Side two opens with an original take on Tim Hardin's classic "Reason To Believe" which reminds me of the mid-60's Warner Bros. sides by the Everly Brothers. "Please" is actually a cover of obscure West Coast psychedelic group The Kaleidoscope (a song from their classic 1967 album "Side Trips."), I actually prefer Hearts & Flowers version in that the group's harmonies brighten an already great song. "1-2-3 Rhyme In Carnivour Thyme" is a light-hearted group original written by Rick Cunha, I know this might sound crazy but this song actually reminds me of the English group The Kaleidoscope (no relation to the USA group.)

"I'm A Lonesome Fugitive" is a Merle Haggard number that is probably the most C&W track on the record, this version is pretty true to the original and manages to capture the classic "Bakersfield" sound with ease. "Road To Nowhere" is a Carole King/Gerry Goffin number (also covered dramatically by UK group White Trash) that just might be the best track on the album. Hearts & Flowers make this classic song their own with Dave Dawson's signature autoharp colors, a creepy banjo in the background and the Hearts' everpresent soaring vocal harmonies (a female voice is added on this track and it is rumored to be Linda Ronstadt.)

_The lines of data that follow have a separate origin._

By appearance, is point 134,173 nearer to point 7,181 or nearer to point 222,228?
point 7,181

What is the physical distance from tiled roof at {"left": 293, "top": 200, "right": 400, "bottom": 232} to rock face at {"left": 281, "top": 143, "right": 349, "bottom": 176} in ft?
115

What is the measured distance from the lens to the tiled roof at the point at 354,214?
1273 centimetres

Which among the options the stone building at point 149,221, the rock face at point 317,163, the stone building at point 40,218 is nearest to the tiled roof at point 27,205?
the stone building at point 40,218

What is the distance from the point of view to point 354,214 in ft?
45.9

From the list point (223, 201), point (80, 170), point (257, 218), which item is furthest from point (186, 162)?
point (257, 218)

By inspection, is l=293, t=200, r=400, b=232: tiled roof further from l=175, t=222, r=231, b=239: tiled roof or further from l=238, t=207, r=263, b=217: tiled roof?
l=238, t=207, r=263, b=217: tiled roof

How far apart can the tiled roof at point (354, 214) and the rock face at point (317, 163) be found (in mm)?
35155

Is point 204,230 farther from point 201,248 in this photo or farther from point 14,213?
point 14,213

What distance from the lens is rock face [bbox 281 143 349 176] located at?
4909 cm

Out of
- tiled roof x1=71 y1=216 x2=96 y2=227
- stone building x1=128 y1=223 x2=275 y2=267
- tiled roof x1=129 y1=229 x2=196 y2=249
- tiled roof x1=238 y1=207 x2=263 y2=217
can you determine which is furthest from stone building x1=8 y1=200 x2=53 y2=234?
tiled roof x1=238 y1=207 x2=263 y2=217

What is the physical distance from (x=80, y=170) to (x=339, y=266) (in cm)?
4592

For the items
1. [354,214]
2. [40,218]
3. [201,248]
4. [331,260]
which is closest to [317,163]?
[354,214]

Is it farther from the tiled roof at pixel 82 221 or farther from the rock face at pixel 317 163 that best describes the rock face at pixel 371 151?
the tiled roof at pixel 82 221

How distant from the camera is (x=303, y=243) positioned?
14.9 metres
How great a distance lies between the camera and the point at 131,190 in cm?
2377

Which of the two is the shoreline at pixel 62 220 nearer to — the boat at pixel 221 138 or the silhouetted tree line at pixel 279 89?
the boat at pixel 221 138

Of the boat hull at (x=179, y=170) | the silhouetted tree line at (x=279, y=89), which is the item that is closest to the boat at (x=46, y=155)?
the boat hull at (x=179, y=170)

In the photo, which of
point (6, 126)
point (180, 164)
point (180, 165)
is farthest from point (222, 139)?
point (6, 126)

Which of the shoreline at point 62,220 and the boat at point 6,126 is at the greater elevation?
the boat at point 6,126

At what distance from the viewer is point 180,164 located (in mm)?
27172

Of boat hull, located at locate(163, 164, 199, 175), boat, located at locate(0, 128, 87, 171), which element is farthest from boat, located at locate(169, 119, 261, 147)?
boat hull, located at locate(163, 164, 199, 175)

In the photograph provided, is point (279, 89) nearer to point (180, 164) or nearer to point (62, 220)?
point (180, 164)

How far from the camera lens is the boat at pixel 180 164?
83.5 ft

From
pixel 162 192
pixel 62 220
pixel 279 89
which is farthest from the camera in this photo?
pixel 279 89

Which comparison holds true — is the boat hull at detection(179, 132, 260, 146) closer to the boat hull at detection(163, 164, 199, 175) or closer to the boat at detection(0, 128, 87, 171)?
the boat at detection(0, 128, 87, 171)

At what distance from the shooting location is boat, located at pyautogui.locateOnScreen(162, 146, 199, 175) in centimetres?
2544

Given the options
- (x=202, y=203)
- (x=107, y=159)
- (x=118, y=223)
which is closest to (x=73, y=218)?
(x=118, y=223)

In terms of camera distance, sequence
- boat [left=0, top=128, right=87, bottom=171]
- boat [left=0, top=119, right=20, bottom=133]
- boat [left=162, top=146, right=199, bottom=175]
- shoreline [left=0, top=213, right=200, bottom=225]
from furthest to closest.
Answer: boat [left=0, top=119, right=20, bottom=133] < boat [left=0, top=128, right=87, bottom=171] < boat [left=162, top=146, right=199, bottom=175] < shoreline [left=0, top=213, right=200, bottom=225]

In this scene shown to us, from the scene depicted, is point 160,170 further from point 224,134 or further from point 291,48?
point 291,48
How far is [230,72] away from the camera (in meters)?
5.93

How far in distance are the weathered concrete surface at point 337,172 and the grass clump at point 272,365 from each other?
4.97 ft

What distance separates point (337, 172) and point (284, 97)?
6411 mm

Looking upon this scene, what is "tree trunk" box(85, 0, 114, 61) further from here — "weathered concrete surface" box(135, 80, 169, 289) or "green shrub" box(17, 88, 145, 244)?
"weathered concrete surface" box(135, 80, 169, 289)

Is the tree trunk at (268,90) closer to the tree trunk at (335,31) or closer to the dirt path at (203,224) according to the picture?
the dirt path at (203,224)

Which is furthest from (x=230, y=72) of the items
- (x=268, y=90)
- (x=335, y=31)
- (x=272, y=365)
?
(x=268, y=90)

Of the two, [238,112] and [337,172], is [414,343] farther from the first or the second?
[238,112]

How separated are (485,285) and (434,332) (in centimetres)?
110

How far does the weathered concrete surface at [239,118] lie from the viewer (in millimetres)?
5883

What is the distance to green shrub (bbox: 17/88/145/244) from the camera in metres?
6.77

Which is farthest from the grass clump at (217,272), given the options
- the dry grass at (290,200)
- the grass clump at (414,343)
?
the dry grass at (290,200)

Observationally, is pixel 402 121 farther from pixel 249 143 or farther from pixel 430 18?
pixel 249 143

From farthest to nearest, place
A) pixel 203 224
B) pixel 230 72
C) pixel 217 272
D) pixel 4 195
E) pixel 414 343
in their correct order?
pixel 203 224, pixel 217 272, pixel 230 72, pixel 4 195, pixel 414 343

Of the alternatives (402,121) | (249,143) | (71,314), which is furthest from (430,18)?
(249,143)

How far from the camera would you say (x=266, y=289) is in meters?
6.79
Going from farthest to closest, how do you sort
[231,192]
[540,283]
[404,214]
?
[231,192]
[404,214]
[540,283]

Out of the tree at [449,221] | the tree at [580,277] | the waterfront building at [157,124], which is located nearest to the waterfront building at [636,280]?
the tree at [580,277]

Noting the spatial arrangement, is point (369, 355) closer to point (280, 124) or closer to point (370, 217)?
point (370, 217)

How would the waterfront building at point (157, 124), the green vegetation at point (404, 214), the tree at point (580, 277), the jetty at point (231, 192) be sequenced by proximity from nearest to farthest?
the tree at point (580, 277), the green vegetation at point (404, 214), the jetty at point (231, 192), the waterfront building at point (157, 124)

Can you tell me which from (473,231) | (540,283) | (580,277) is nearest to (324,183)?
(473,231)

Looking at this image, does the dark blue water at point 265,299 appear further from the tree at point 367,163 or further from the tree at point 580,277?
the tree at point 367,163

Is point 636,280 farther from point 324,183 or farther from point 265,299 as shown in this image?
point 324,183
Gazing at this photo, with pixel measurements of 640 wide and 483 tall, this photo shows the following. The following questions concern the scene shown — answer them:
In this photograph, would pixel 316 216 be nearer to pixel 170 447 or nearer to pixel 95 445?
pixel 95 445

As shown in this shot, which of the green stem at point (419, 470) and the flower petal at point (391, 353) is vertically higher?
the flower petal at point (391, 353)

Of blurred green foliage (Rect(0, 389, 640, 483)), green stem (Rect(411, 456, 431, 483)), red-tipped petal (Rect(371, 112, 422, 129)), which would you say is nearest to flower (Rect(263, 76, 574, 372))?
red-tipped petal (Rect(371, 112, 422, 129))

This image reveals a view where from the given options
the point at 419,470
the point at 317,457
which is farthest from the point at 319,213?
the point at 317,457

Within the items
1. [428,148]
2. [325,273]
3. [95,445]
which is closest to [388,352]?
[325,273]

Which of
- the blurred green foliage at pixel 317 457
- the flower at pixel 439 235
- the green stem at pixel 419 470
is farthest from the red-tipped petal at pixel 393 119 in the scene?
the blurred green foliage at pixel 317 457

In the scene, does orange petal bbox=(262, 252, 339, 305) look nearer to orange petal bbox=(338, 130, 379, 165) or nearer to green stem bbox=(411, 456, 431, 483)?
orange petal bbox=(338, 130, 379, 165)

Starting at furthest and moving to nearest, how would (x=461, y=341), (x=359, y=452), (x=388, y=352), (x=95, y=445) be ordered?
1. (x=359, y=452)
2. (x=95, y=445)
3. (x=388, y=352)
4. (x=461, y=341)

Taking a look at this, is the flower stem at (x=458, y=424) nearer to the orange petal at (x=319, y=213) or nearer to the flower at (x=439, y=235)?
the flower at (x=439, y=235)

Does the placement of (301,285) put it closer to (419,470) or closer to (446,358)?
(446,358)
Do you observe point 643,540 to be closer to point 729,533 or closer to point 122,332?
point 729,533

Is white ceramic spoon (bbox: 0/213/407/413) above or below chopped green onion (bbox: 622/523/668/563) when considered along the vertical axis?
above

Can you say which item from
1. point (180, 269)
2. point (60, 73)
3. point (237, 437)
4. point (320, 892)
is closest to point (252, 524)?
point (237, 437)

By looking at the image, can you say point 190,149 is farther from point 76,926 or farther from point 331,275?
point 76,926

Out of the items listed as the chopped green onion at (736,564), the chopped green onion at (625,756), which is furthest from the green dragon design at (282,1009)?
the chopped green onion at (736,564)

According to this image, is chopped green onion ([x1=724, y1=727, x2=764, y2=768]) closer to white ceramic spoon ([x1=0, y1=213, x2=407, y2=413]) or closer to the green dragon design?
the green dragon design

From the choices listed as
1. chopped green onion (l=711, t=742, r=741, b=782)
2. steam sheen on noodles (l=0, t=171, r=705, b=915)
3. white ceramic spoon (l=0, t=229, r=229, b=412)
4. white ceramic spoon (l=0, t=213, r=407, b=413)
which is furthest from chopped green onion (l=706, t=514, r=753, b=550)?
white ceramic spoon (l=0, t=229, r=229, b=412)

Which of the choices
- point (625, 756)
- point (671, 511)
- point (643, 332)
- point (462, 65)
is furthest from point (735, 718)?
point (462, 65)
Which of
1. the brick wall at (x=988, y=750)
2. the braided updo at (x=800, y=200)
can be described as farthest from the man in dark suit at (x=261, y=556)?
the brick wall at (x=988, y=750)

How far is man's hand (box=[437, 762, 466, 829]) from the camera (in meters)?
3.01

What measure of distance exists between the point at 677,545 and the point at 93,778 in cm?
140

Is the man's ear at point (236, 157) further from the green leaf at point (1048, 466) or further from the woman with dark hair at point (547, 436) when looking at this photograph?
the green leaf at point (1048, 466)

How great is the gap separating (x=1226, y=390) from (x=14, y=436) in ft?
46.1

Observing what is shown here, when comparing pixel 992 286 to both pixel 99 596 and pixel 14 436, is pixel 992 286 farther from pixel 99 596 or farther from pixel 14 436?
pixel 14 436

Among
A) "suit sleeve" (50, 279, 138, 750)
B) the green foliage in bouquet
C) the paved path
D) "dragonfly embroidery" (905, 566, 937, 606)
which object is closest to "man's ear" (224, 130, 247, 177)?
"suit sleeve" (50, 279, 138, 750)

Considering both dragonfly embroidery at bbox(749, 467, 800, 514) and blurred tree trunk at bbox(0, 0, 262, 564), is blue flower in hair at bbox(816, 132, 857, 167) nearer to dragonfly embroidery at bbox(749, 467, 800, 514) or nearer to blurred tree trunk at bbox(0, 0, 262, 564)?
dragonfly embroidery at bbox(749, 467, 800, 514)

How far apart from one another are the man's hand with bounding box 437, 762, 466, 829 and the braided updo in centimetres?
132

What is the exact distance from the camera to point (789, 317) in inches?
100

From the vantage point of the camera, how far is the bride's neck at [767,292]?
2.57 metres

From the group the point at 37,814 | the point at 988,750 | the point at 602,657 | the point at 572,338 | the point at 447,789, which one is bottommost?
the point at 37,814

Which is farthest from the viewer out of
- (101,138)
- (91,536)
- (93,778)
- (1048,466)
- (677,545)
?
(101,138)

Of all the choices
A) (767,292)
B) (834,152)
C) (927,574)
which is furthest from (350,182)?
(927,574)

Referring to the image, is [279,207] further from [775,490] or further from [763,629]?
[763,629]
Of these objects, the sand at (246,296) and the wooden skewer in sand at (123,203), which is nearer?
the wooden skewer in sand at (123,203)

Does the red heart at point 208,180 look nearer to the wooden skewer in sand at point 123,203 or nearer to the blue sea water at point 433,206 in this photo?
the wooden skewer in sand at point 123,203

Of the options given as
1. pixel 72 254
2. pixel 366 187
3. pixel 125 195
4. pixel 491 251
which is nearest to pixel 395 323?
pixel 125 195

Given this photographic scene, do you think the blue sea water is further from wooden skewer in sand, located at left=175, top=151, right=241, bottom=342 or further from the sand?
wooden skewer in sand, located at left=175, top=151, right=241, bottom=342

The record closes with a spledid cover of Hoyt "Pusherman" Axton's "10,000 Sunsets" which has Dave Dawson pushing his autoharp in all directions against the eerie vocal harmonies. I think this song is most psychedelic piece on the record (though not in the traditional sense of the term.) So there you have it, "Now Is The Time...For Hearts & Flowers" is one of the most original records of it's era and of course that is saying a lot.

If you enjoyed this album you might also try:

1. Beau Brummels-Triangle (Warner Bros. 1967)
2. Beau Brummels-Bradley's Barn (Warner Bros. 1968)
3. The Charlantans-The Charlatans (Phillips 1969)
4. The Dillards-Copperfields (Elektra 1969)
5. The Blue Things-The Blue Things (RCA 1966)
6. Nitty Gritty Dirt Band-Ricochet (Liberty 1967)
7. Circus Maximus-Circus Maximus (Vanguard 1967)
8. Kaleidoscope-Side Trips (Epic 1967)
9. Gosdin Brothers-Sounds Of Goodbye (Capitol 1968)
10. International Submarine Band-Safe At Home (LHI 1968)
11. The Wizards From Kansas-ST (Mercury 1970)
12. Stained Glass-Crazy Horse Roads (Capitol 1968)
13. Stained Glass-Aurora (Capitol 1969)
14. Gene Clark & The Gosdin Brothers-ST (Columbia 1966)
15. The Rising Sons-The Rising Sons (Columbia/Sundazed 1967)

Hearts & Flowers did indeed record a second album "Of Horses, Kids & Forgotten Women" (Capitol 1968.) This album is also sensational and should be given it's own time in the sun. It has been coupled with "Now Is The Time" on a 2 for 1 CD on the UK Edsel label. It should still be pretty easy to find.